Übungsaufgabe >>
Welches Ziel bezeichnet der Textabschnitt über Vivienne als ihr größtes?

Textabschnitt >>
□ □ □
Um die Motivationstiefs zu überwinden und weiterzumachen, erinnert sie sich an ihre Ziele. Kurzfristig möchte sie sich für die EGOI qualifizieren, während weiter in der Zukunft die Qualifikation für die Internationale Informatik-Olympiade (IOI) als ihr größtes Ziel auftaucht. Sie behält eine geerdete und fokussierte Einstellung und nähert sich ihren Zielen Schritt für Schritt, wobei sie anerkennt, dass Motivationshochs und -tiefs normal sind. Vivienne scheint die goldene Regel für Gewohnheiten und Produktivität selbst herausgefunden zu haben: Fang einfach an und die Motivation wird folgen. "Manchmal nehme ich mir einfach einen Tag frei [...] irgendwann zwinge ich mich einfach zum Coden, und nachdem ich mich einmal zum Coden gezwungen habe, kommt es [die Motivation] normalerweise zurück".
Abgesehen von ihren olympischen Ambitionen genießt sie das Programmieren sehr, vor allem das Gefühl der Zufriedenstellung, das sie beim Lösen von Problemen bekommt. "[...] wenn man ein Problem löst, das vielleicht etwas schwierig ist, oder wenn man vielleicht eine lange Zeit damit verbringt, seinen Code zu debuggen, und es dann endlich löst - dieses Gefühl ist sehr schön, weil man so viel Zeit investiert hat. Oder wenn man vielleicht dachte, dass man es nicht lösen kann, als man die Beschreibung zum ersten Mal gelesen hat, und dann hat man es einfach versucht und irgendwann hat man es gelöst, das genieße ich wirklich".
In ihren Augen geht der Nutzen der Teilnahme an SOI über die Informatik hinaus. Die Teilnehmer trainieren ihr logisches Denken und ihre Problemlösungsfähigkeiten, sie lernen, Wissen zu integrieren und auf unterschiedliche Weise auf verschiedene Probleme anzuwenden, selbständig Lösungen zu finden, statt auswendig zu lernen. Sie entwickeln Ausdauer und lernen, dass "selbst wenn ein Problem sehr schwierig aussieht, man trotzdem rational darüber nachdenkt, was zu tun ist und wie man versuchen kann, es zu lösen - ich denke, das ist eine wertvolle Lektion". Dies sind die Erkenntnisse aus der SOI-Erfahrung, die Vivienne in ihr tägliches Leben mitnehmen kann.
□ □ □
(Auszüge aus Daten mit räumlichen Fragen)
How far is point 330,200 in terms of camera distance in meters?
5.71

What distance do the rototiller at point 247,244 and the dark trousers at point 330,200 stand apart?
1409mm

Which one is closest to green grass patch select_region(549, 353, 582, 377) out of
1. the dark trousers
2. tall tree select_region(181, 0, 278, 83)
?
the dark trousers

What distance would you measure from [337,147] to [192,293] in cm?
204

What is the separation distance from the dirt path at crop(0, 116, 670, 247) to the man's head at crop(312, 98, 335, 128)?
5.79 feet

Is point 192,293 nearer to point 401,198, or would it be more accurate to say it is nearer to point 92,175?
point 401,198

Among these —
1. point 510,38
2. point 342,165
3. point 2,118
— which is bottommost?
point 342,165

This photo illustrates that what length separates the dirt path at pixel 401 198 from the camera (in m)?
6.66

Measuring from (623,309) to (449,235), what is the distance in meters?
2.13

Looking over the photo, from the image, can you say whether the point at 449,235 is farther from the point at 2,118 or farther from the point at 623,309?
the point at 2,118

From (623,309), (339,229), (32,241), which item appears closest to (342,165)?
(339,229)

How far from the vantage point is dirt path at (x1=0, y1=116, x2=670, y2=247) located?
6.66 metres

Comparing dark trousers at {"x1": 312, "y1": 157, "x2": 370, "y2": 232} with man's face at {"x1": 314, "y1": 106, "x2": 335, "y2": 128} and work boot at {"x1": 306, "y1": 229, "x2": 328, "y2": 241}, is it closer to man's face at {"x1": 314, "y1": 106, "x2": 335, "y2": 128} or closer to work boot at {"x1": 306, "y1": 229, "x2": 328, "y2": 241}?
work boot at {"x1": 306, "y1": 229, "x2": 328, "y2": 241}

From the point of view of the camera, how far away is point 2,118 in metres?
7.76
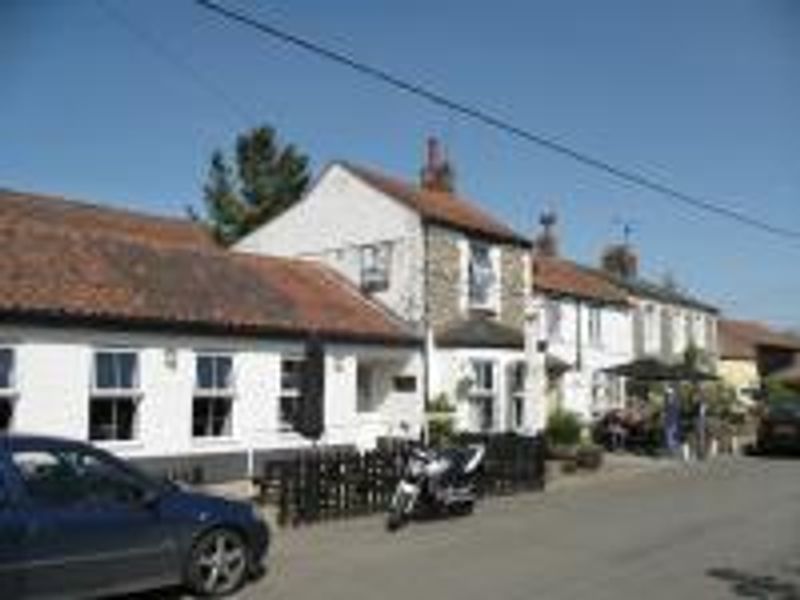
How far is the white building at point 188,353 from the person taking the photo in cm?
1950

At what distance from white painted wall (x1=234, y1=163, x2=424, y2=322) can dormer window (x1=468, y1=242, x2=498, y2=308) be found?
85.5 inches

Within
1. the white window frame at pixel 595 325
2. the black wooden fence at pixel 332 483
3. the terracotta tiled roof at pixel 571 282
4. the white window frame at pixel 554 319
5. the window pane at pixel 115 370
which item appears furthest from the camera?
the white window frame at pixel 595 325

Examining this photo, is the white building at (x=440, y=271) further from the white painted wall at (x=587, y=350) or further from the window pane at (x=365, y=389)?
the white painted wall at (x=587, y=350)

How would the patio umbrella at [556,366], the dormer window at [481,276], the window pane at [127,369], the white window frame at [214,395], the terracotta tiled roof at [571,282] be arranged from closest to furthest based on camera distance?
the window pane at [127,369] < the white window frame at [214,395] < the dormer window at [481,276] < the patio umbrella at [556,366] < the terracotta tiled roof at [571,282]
□ □ □
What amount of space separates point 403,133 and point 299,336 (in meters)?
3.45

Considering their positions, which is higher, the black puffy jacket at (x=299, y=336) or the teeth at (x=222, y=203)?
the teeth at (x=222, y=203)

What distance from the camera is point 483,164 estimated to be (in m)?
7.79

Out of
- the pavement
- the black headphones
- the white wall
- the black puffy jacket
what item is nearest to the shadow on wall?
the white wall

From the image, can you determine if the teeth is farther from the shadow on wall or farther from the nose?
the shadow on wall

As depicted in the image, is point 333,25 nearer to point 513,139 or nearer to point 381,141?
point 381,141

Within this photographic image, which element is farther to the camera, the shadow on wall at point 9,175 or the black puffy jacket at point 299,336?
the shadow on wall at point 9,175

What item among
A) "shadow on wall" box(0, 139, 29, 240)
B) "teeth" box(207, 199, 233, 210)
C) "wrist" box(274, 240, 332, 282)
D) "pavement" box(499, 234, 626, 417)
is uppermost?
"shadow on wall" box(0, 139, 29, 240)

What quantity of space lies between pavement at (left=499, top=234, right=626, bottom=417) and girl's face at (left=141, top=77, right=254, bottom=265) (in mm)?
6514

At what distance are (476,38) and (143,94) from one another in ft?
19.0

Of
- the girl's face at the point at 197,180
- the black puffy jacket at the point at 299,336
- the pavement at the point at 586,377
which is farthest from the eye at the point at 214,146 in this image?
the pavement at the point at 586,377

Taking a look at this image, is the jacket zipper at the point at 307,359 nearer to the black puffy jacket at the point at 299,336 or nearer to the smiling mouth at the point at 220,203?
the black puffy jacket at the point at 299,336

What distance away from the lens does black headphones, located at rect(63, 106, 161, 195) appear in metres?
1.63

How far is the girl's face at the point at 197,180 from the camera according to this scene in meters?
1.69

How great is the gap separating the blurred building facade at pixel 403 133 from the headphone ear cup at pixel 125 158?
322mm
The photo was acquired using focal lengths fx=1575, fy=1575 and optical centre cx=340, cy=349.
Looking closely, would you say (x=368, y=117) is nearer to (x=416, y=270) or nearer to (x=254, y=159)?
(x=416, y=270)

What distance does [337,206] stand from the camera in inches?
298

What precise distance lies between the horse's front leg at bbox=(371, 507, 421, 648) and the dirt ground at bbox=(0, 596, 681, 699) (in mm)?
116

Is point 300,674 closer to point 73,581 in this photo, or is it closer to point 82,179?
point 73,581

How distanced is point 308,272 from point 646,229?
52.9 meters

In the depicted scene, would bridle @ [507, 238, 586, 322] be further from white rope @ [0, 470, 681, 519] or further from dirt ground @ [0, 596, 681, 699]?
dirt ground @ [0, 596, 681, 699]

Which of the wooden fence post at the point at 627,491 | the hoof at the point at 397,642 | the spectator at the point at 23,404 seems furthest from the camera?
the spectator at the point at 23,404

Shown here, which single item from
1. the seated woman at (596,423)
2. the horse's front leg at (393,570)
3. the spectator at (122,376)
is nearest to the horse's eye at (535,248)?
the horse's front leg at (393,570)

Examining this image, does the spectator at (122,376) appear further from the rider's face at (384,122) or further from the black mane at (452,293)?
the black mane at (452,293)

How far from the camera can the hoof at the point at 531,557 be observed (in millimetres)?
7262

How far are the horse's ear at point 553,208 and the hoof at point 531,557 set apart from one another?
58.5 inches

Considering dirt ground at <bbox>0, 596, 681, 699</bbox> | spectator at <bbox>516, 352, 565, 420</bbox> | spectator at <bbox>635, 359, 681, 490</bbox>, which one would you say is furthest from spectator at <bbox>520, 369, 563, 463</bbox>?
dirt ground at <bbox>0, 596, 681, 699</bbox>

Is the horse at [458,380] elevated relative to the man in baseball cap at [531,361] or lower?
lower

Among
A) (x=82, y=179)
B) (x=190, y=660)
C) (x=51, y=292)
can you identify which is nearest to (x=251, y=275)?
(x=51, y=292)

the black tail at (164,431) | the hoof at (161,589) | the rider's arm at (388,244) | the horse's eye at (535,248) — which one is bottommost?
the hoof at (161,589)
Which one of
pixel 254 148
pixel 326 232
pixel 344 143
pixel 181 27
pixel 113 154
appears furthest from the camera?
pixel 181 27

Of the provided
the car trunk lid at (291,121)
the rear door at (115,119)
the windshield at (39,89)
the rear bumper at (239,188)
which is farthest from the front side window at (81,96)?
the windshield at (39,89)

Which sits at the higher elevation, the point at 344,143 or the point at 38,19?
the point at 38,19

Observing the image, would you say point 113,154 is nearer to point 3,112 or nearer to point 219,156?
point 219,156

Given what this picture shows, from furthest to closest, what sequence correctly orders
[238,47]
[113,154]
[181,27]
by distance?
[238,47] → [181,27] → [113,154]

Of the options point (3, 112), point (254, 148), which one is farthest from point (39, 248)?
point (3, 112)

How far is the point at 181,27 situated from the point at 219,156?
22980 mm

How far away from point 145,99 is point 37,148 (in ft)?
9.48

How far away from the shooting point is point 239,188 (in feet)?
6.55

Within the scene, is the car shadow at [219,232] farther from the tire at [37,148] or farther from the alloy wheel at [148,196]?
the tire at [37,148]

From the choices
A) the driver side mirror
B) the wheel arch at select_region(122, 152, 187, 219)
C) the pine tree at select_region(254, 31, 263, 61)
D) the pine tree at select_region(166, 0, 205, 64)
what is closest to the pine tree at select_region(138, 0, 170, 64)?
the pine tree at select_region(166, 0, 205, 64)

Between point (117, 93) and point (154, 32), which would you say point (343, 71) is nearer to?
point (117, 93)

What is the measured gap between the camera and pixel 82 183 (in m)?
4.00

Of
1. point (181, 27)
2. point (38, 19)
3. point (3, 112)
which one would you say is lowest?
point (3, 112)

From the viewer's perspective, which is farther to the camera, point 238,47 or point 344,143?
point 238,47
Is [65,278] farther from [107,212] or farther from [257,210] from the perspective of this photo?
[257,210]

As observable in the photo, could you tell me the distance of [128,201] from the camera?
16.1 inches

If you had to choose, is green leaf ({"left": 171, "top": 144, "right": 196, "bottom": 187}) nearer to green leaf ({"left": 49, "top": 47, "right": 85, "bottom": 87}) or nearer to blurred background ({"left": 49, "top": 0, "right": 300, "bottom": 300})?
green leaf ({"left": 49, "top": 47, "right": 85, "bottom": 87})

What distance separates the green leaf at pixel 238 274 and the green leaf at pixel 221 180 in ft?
□ □ □
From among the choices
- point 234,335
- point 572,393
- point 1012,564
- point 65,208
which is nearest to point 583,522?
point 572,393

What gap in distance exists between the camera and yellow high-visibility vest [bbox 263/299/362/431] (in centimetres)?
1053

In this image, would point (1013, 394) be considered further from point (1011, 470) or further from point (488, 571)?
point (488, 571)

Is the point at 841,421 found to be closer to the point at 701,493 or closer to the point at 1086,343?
□ □ □
Aufgabenergebnis >>
Die Qualifikation für die Internationale Informatik-Olympiade (IOI).